A block of data:
****
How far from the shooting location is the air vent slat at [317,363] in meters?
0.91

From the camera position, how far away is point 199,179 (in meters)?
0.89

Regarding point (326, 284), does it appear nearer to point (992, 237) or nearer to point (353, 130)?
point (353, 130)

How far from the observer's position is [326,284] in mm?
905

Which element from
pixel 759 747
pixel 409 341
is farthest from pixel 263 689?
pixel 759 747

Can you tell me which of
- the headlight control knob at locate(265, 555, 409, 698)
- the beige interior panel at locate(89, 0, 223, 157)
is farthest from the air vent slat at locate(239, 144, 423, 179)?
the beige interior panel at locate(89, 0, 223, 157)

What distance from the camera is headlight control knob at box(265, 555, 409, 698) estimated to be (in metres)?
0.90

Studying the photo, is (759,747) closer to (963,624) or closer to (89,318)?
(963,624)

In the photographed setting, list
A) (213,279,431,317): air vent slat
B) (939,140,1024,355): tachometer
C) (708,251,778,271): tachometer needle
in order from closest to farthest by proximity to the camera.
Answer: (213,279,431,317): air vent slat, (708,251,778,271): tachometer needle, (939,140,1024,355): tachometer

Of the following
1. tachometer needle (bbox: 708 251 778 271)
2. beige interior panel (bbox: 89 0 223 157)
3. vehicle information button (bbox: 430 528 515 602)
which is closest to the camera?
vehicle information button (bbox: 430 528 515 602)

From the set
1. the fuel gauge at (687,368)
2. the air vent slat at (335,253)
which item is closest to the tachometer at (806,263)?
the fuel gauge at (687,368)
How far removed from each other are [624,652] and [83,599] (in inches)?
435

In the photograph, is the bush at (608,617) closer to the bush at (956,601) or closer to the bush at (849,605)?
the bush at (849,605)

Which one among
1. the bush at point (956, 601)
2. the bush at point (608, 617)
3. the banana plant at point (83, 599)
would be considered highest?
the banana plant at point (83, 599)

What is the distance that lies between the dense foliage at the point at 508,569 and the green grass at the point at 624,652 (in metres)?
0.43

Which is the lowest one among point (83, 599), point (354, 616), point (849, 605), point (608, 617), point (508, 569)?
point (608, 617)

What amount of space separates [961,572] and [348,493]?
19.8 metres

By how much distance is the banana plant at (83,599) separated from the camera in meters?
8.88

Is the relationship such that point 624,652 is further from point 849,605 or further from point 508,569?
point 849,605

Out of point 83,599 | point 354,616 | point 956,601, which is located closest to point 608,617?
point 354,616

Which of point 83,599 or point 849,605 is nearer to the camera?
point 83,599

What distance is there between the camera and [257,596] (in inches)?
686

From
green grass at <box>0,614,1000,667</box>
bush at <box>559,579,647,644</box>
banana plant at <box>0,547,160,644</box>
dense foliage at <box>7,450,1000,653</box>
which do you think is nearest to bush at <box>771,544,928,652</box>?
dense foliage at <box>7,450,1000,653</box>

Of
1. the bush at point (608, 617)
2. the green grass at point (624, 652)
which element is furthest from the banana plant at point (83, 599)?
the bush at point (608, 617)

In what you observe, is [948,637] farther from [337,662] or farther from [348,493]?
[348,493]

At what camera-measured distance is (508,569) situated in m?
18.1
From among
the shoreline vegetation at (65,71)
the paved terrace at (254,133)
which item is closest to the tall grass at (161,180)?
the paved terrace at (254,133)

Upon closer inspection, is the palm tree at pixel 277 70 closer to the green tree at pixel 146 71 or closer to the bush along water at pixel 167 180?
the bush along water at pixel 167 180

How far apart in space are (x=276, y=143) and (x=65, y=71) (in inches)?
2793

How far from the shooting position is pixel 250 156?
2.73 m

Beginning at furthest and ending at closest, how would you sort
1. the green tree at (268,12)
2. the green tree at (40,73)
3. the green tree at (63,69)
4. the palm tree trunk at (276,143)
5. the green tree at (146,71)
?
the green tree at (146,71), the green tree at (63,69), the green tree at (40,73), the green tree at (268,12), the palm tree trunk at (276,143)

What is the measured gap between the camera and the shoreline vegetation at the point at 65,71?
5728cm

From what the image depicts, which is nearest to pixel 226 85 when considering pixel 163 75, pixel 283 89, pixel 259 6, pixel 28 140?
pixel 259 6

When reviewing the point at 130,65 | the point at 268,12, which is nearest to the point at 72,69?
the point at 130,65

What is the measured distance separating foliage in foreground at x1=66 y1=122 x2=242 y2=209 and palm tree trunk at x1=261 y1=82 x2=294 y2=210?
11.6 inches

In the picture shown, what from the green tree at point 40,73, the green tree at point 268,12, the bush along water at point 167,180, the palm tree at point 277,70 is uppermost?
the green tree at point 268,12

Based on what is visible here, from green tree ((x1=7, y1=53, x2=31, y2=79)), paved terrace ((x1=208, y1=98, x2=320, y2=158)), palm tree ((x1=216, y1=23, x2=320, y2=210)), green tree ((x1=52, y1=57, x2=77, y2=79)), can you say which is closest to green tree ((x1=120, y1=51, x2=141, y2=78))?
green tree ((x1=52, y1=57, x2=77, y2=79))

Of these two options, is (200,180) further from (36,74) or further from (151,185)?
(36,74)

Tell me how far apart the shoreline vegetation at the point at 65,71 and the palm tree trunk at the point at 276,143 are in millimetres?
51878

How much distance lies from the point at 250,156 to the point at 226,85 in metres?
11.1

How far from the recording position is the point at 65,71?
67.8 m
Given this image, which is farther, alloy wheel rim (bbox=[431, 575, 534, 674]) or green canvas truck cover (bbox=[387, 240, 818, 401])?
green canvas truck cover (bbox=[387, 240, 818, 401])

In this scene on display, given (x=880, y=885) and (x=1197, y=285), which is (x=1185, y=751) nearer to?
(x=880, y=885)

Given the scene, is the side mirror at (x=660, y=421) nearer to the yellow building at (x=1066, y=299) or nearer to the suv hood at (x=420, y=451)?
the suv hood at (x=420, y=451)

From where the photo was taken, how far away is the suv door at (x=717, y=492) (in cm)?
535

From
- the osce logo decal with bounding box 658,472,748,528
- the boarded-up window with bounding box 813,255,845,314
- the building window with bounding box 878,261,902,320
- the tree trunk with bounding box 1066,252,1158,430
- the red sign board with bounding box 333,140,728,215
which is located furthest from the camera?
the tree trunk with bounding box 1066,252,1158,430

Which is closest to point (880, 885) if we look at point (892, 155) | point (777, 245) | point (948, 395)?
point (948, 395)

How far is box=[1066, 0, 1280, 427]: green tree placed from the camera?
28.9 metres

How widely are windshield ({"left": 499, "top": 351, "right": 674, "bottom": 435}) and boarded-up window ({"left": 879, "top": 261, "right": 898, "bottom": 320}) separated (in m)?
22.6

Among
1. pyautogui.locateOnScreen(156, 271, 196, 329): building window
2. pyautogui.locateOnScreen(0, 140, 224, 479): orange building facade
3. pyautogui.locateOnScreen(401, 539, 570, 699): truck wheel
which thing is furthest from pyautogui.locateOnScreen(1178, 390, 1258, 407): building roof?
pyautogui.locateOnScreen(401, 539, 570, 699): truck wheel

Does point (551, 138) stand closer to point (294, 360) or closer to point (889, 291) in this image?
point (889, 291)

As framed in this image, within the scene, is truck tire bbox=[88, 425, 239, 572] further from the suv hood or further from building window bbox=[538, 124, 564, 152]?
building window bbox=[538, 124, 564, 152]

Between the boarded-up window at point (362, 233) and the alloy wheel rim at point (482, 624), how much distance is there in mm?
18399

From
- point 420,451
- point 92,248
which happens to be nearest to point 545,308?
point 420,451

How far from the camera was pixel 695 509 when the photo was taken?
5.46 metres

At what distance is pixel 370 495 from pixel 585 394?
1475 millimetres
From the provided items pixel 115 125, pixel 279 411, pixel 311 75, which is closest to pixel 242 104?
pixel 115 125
****
#### [What is expected]
Rewrite the records above with every instance of "headlight control knob" renamed to "headlight switch", leaving everything else unchanged.

#### [Response for this exercise]
How far from the shooting location is the air vent slat at [317,363] in meters?
0.91

From the camera position, how far away is point 199,179 (in meters)?
0.89

Regarding point (326, 284), does it appear nearer to point (992, 237) or nearer to point (353, 130)?
point (353, 130)

How far from the observer's position is [326,284] in mm?
905

Which element from
pixel 759 747
pixel 409 341
is farthest from pixel 263 689?
pixel 759 747

Can you tell me which of
- the headlight switch at locate(265, 555, 409, 698)
- the beige interior panel at locate(89, 0, 223, 157)
is farthest from the air vent slat at locate(239, 144, 423, 179)?
the beige interior panel at locate(89, 0, 223, 157)

What distance from the camera is headlight switch at box(265, 555, 409, 698) estimated to be (in metres)?
0.90

Studying the photo, is (759,747) closer to (963,624) or closer to (89,318)?
(963,624)

In the photographed setting, list
A) (213,279,431,317): air vent slat
B) (939,140,1024,355): tachometer
C) (708,251,778,271): tachometer needle
in order from closest to farthest by proximity to the camera.
Answer: (213,279,431,317): air vent slat, (708,251,778,271): tachometer needle, (939,140,1024,355): tachometer

Of the following
1. tachometer needle (bbox: 708 251 778 271)
2. beige interior panel (bbox: 89 0 223 157)
3. vehicle information button (bbox: 430 528 515 602)
which is closest to the camera?
vehicle information button (bbox: 430 528 515 602)

From the set
1. the fuel gauge at (687,368)
2. the air vent slat at (335,253)
which item is closest to the tachometer at (806,263)?
the fuel gauge at (687,368)
How far removed from each other are [624,652] and [83,599] (in inches)?
435

In the photograph, is the bush at (608,617) closer to the bush at (956,601) or closer to the bush at (849,605)?
the bush at (849,605)

Which one among
1. the bush at point (956, 601)
2. the bush at point (608, 617)
3. the banana plant at point (83, 599)
would be considered highest?
the banana plant at point (83, 599)

What is the distance that lies between the dense foliage at the point at 508,569 and the green grass at the point at 624,652 (in metres)?
0.43

Which is the lowest one among point (83, 599), point (354, 616), point (849, 605), point (608, 617), point (508, 569)?
point (608, 617)

What amount of space separates [961,572] and [348,493]?
19.8 metres

By how much distance is the banana plant at (83,599) separated from the camera in meters?
8.88

Is the relationship such that point 624,652 is further from point 849,605 or further from point 508,569?
point 849,605

Out of point 83,599 | point 354,616 | point 956,601, which is located closest to point 608,617?
point 354,616

Which of point 83,599 or point 849,605 is nearer to the camera?
point 83,599

What distance is there between the camera and [257,596] (in inches)?
686

From
green grass at <box>0,614,1000,667</box>
bush at <box>559,579,647,644</box>
banana plant at <box>0,547,160,644</box>
dense foliage at <box>7,450,1000,653</box>
which do you think is nearest to bush at <box>771,544,928,652</box>?
dense foliage at <box>7,450,1000,653</box>

Of
1. the bush at point (608, 617)
2. the green grass at point (624, 652)
which element is furthest from the banana plant at point (83, 599)?
the bush at point (608, 617)

In what you observe, is [948,637] farther from [337,662] or farther from [348,493]?
[348,493]

At what camera-measured distance is (508,569) situated in m?
18.1
From among
the shoreline vegetation at (65,71)
the paved terrace at (254,133)
which item is closest to the tall grass at (161,180)?
the paved terrace at (254,133)

Upon closer inspection, is the palm tree at pixel 277 70 closer to the green tree at pixel 146 71 or closer to the bush along water at pixel 167 180?
the bush along water at pixel 167 180

How far apart in space are (x=276, y=143) and (x=65, y=71) (in inches)?
2793

How far from the shooting position is pixel 250 156?
2.73 m

Beginning at furthest and ending at closest, how would you sort
1. the green tree at (268,12)
2. the green tree at (40,73)
3. the green tree at (63,69)
4. the palm tree trunk at (276,143)
5. the green tree at (146,71)
?
the green tree at (146,71), the green tree at (63,69), the green tree at (40,73), the green tree at (268,12), the palm tree trunk at (276,143)

What is the measured gap between the camera and the shoreline vegetation at the point at 65,71?
5728cm

From what the image depicts, which is nearest to pixel 226 85 when considering pixel 163 75, pixel 283 89, pixel 259 6, pixel 28 140?
pixel 259 6

When reviewing the point at 130,65 | the point at 268,12, which is nearest to the point at 72,69?
the point at 130,65

What is the measured distance separating foliage in foreground at x1=66 y1=122 x2=242 y2=209 and palm tree trunk at x1=261 y1=82 x2=294 y2=210?
11.6 inches

In the picture shown, what from the green tree at point 40,73, the green tree at point 268,12, the bush along water at point 167,180, the palm tree at point 277,70 is uppermost?
the green tree at point 268,12

Based on what is visible here, from green tree ((x1=7, y1=53, x2=31, y2=79)), paved terrace ((x1=208, y1=98, x2=320, y2=158)), palm tree ((x1=216, y1=23, x2=320, y2=210)), green tree ((x1=52, y1=57, x2=77, y2=79)), can you say which is closest to green tree ((x1=120, y1=51, x2=141, y2=78))?
green tree ((x1=52, y1=57, x2=77, y2=79))

Of these two options, is (200,180) further from (36,74) or further from (151,185)?
(36,74)

Tell me how far apart the shoreline vegetation at the point at 65,71 and the palm tree trunk at the point at 276,143 are in millimetres?
51878

How much distance lies from the point at 250,156 to the point at 226,85 in metres?
11.1

How far from the recording position is the point at 65,71?
67.8 m
Given this image, which is farther, alloy wheel rim (bbox=[431, 575, 534, 674]) or green canvas truck cover (bbox=[387, 240, 818, 401])?
green canvas truck cover (bbox=[387, 240, 818, 401])

In this scene on display, given (x=880, y=885) and (x=1197, y=285), which is (x=1185, y=751) nearer to?
(x=880, y=885)

Given the scene, is the side mirror at (x=660, y=421) nearer to the yellow building at (x=1066, y=299) or nearer to the suv hood at (x=420, y=451)?
the suv hood at (x=420, y=451)

From where the photo was taken, how far away is the suv door at (x=717, y=492) (in cm)?
535

From
- the osce logo decal with bounding box 658,472,748,528
- the boarded-up window with bounding box 813,255,845,314
- the building window with bounding box 878,261,902,320
- the tree trunk with bounding box 1066,252,1158,430
- the red sign board with bounding box 333,140,728,215
which is located furthest from the camera?
the tree trunk with bounding box 1066,252,1158,430

Which is closest to point (880, 885) if we look at point (892, 155) | point (777, 245) | point (948, 395)?
point (948, 395)

How far is box=[1066, 0, 1280, 427]: green tree placed from the camera?
28.9 metres

How widely are windshield ({"left": 499, "top": 351, "right": 674, "bottom": 435}) and boarded-up window ({"left": 879, "top": 261, "right": 898, "bottom": 320}) separated (in m)?
22.6

Among
1. pyautogui.locateOnScreen(156, 271, 196, 329): building window
2. pyautogui.locateOnScreen(0, 140, 224, 479): orange building facade
3. pyautogui.locateOnScreen(401, 539, 570, 699): truck wheel
which thing is furthest from pyautogui.locateOnScreen(1178, 390, 1258, 407): building roof?
pyautogui.locateOnScreen(401, 539, 570, 699): truck wheel

Does point (551, 138) stand closer to point (294, 360) or closer to point (889, 291) in this image?
point (889, 291)

As framed in this image, within the scene, is truck tire bbox=[88, 425, 239, 572] further from the suv hood or further from building window bbox=[538, 124, 564, 152]?
building window bbox=[538, 124, 564, 152]

Between the boarded-up window at point (362, 233) and the alloy wheel rim at point (482, 624), how much distance is there in mm?
18399

From
- point 420,451
- point 92,248
which happens to be nearest to point 545,308?
point 420,451

How far from the camera was pixel 695 509 when the photo was taken?
5.46 metres

At what distance is pixel 370 495 from pixel 585 394?
1475 millimetres
From the provided items pixel 115 125, pixel 279 411, pixel 311 75, which is closest to pixel 242 104?
pixel 115 125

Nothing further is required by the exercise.